#### TEXT EXTRACT
** begin **

When an application tries to read or write from a file, S3QL determines the block that contains the required part of the file and retrieves it from the backend or creates it if it does not yet exist. The block is then held in the cache directory. It is committed to S3 when it has not been accessed for more than 10 seconds. Blocks are removed from the cache only when the maximum cache size is reached.
When the file system is unmounted, all modified blocks are committed to the backend and the cache is cleaned.
S3QL has to take into account that changes in objects do not propagate immediately in all backends. For example, when an Amazon S3 object is uploaded and immediately downloaded again, the downloaded data might not yet reflect the changes done in the upload (see also http://developer.amazonwebservices.com/connect/message.jspa?messageID=38538)
For the data blocks this is not a problem because a data blocks always get a new object ID when they are updated.
For the metadata however, S3QL has to make sure that it always downloads the most recent copy of the database when mounting the file system.
To that end, metadata versions are numbered, and the most recent version number is stored as part of the object id of a very small “marker” object. When S3QL has downloaded the metadata it checks the version number against the marker object and, if the two do not agree, waits for the most recent metadata to become available. Once the current metadata is available, the version number is increased and the marker object updated.
When the file system is created, mkfs.s3ql generates a 256 bit master key by reading from /dev/random. The master key is encrypted with the passphrase that is entered by the user, and then stored with the rest of the file system data. Since the passphrase is only used to access the master key (which is used to encrypt the actual file system data), the passphrase can easily be changed.
Data is encrypted with a new session key for each object and each upload. The session key is generated by appending a nonce to the master key and then calculating the SHA256 hash. The nonce is generated by concatenating the object id and the current UTC time as a 32 bit float. The precision of the time is given by the [http://docs.python.org/library/time.html#time.time Python time() function] and usually at least 1 millisecond. The SHA256 implementation is included in the Python standard library.
Once the session key has been calculated, a SHA256 HMAC is calculated over the data that is to be uploaded. Afterwards, the data is compressed with the LZMA, [http://en.wikipedia.org/wiki/Bz2 Bz2 algorithm] or LZ and the HMAC inserted at the beginning. Both HMAC and compressed data are then encrypted using 256 bit AES in CTR mode. The AES-CTR implementation is provided by the [http://cryptopp.com/ Crypto++] library. Finally, the nonce is inserted in front of the encrypted data and HMAC, and the packet is send to the backend as a new S3 object.

** end **

#### SUPPLIED INFORMATION
** begin **

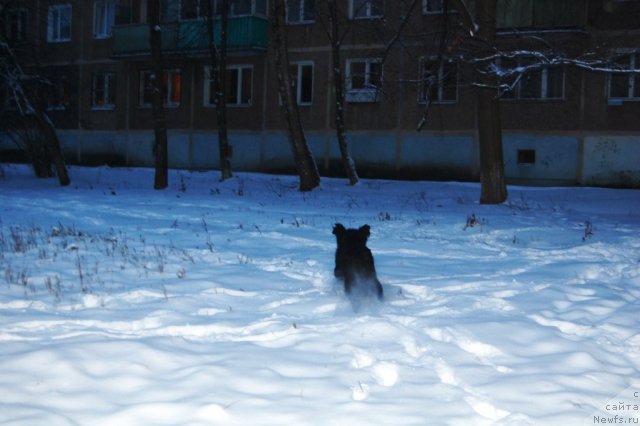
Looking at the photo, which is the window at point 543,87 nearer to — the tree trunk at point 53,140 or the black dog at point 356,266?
the tree trunk at point 53,140

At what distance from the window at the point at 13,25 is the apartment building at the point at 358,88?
0.07 m

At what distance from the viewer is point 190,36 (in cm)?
3052

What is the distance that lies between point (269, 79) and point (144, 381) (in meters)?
26.9

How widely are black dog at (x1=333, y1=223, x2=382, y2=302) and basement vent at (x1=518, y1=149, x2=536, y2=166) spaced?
63.2 feet

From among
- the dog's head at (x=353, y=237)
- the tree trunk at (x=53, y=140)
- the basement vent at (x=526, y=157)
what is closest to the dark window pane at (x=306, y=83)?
the basement vent at (x=526, y=157)

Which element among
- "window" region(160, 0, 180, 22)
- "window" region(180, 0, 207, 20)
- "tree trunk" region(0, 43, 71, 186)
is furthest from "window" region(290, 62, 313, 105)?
"tree trunk" region(0, 43, 71, 186)

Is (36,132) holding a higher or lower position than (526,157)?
higher

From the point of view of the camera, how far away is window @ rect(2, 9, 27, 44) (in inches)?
819

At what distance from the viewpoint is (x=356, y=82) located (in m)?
28.3

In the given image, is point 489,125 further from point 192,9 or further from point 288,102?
point 192,9

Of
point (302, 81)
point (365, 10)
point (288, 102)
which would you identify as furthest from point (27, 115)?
point (365, 10)

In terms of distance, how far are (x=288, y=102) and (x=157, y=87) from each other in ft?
13.7

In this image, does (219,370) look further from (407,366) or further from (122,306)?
(122,306)

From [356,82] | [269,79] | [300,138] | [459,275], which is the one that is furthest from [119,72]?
[459,275]
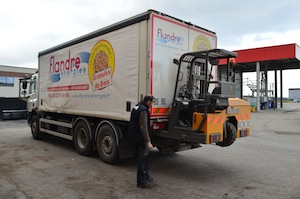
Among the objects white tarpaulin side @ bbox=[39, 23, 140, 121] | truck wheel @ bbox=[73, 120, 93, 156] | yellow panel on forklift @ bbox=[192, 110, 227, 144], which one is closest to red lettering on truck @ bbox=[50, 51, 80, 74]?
white tarpaulin side @ bbox=[39, 23, 140, 121]

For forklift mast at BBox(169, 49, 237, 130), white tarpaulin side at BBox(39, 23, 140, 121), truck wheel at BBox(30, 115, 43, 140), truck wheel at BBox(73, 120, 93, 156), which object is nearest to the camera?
Result: forklift mast at BBox(169, 49, 237, 130)

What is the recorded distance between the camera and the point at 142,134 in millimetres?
5227

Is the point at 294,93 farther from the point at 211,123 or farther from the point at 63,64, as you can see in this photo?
the point at 211,123

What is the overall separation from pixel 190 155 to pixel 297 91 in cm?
10152

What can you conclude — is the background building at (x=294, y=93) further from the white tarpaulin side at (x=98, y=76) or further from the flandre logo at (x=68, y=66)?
the white tarpaulin side at (x=98, y=76)

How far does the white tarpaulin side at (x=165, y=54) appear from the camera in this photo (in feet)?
20.0

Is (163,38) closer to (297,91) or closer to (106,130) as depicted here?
(106,130)

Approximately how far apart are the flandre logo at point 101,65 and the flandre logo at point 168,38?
4.68 ft

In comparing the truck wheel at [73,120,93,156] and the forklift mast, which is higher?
the forklift mast

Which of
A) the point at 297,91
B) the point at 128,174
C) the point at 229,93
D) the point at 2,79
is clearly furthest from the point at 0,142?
the point at 297,91

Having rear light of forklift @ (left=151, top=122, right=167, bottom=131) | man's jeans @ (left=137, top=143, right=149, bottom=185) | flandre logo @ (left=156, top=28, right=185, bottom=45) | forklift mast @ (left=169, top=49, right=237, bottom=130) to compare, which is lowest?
man's jeans @ (left=137, top=143, right=149, bottom=185)

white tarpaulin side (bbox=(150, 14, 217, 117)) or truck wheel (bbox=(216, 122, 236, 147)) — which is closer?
truck wheel (bbox=(216, 122, 236, 147))

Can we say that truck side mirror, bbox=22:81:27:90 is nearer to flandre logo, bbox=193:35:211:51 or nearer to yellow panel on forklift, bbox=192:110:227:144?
flandre logo, bbox=193:35:211:51

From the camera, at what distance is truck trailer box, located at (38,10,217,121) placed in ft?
20.1
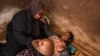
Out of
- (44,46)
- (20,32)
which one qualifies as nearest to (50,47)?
(44,46)

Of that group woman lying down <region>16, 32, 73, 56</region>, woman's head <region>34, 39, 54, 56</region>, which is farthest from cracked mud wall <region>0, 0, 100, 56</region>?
woman's head <region>34, 39, 54, 56</region>

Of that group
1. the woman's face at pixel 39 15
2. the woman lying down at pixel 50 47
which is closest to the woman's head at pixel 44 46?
the woman lying down at pixel 50 47

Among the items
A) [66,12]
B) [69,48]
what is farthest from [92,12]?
[69,48]

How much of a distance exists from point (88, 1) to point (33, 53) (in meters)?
0.62

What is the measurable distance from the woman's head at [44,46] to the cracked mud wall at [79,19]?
0.28m

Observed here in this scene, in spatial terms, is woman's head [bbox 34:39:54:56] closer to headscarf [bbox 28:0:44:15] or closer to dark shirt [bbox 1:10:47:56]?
dark shirt [bbox 1:10:47:56]

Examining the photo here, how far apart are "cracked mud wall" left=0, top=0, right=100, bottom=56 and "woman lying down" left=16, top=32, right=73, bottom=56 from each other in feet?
0.34

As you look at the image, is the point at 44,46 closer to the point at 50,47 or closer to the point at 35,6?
the point at 50,47

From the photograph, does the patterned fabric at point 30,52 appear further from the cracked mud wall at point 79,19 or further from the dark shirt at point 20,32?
the cracked mud wall at point 79,19

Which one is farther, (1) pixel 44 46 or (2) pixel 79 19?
(2) pixel 79 19

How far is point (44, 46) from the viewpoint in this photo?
1.94 meters

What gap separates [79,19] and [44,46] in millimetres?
385

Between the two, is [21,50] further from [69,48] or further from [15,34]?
[69,48]

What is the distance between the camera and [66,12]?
2111 mm
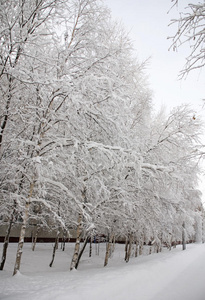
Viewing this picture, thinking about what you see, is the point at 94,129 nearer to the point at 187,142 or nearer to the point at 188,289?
the point at 187,142

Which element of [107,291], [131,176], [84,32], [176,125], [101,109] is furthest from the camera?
[176,125]

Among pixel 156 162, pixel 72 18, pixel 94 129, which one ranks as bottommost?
pixel 156 162

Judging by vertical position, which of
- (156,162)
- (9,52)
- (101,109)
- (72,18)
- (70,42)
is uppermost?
(72,18)

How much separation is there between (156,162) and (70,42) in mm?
4827

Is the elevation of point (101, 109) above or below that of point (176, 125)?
below

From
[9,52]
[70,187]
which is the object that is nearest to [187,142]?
[70,187]

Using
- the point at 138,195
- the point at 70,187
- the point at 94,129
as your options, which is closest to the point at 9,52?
the point at 94,129

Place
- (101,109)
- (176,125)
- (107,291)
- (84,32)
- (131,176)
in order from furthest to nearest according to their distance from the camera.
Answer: (176,125) < (131,176) < (84,32) < (101,109) < (107,291)

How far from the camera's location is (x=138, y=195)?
24.2 ft

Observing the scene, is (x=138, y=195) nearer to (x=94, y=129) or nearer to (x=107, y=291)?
(x=94, y=129)

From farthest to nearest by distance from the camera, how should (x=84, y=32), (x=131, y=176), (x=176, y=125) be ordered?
(x=176, y=125) < (x=131, y=176) < (x=84, y=32)

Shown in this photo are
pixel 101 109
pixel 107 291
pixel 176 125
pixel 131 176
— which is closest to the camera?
pixel 107 291

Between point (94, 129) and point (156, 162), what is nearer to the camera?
point (94, 129)

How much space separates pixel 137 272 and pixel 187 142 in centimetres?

** end **

#### DIRECTIONS
**a)** According to the S3QL text, how long must a block in the cache go without being accessed before it is committed to S3?
**b)** Lay out everything in the rows, from their start down to the line containing "Result: forklift mast", as a numbered list without blank lines, and leave out the pictures.

#### SOLUTIONS IN ORDER
**a)** More than 10 seconds.

**b)**
1. Looking at the photo, which is the window at point 543,87 nearer to — the tree trunk at point 53,140 or the black dog at point 356,266?
2. the tree trunk at point 53,140
3. At what distance from the window at the point at 13,25 is the apartment building at the point at 358,88?
4. 0.07 m
5. At what distance from the viewer is point 190,36 (in cm)?
6. 3052
7. What is the distance that lies between point (269, 79) and point (144, 381) (in meters)?
8. 26.9
9. How widely are black dog at (x1=333, y1=223, x2=382, y2=302) and basement vent at (x1=518, y1=149, x2=536, y2=166) spaced?
10. 63.2 feet
11. From among
12. - the dog's head at (x=353, y=237)
13. - the tree trunk at (x=53, y=140)
14. - the basement vent at (x=526, y=157)
15. what is closest to the dark window pane at (x=306, y=83)?
16. the basement vent at (x=526, y=157)
17. Which element among
18. - "window" region(160, 0, 180, 22)
19. - "window" region(180, 0, 207, 20)
20. - "tree trunk" region(0, 43, 71, 186)
21. is furthest from "window" region(290, 62, 313, 105)?
22. "tree trunk" region(0, 43, 71, 186)
23. Is (36,132) holding a higher or lower position than (526,157)?
24. higher
25. From the point of view of the camera, how far away is window @ rect(2, 9, 27, 44) (in inches)?
26. 819
27. At what distance from the viewpoint is (x=356, y=82) located (in m)?
28. 28.3
29. In the given image, is point 489,125 further from point 192,9 or further from point 288,102?
30. point 192,9
31. Of
32. point (302, 81)
33. point (365, 10)
34. point (288, 102)
35. which would you identify as furthest from point (27, 115)?
36. point (365, 10)
37. In terms of distance, how far are (x=288, y=102) and (x=157, y=87) from each other in ft?
38. 13.7
39. In this image, does (219,370) look further from (407,366) or further from (122,306)?
40. (122,306)
41. From [356,82] | [269,79] | [300,138] | [459,275], which is the one that is furthest from [119,72]?
42. [459,275]
43. Among the objects white tarpaulin side @ bbox=[39, 23, 140, 121] | truck wheel @ bbox=[73, 120, 93, 156] | yellow panel on forklift @ bbox=[192, 110, 227, 144], which one is closest to red lettering on truck @ bbox=[50, 51, 80, 74]?
44. white tarpaulin side @ bbox=[39, 23, 140, 121]
45. For forklift mast at BBox(169, 49, 237, 130), white tarpaulin side at BBox(39, 23, 140, 121), truck wheel at BBox(30, 115, 43, 140), truck wheel at BBox(73, 120, 93, 156), which object is nearest to the camera?
46. Result: forklift mast at BBox(169, 49, 237, 130)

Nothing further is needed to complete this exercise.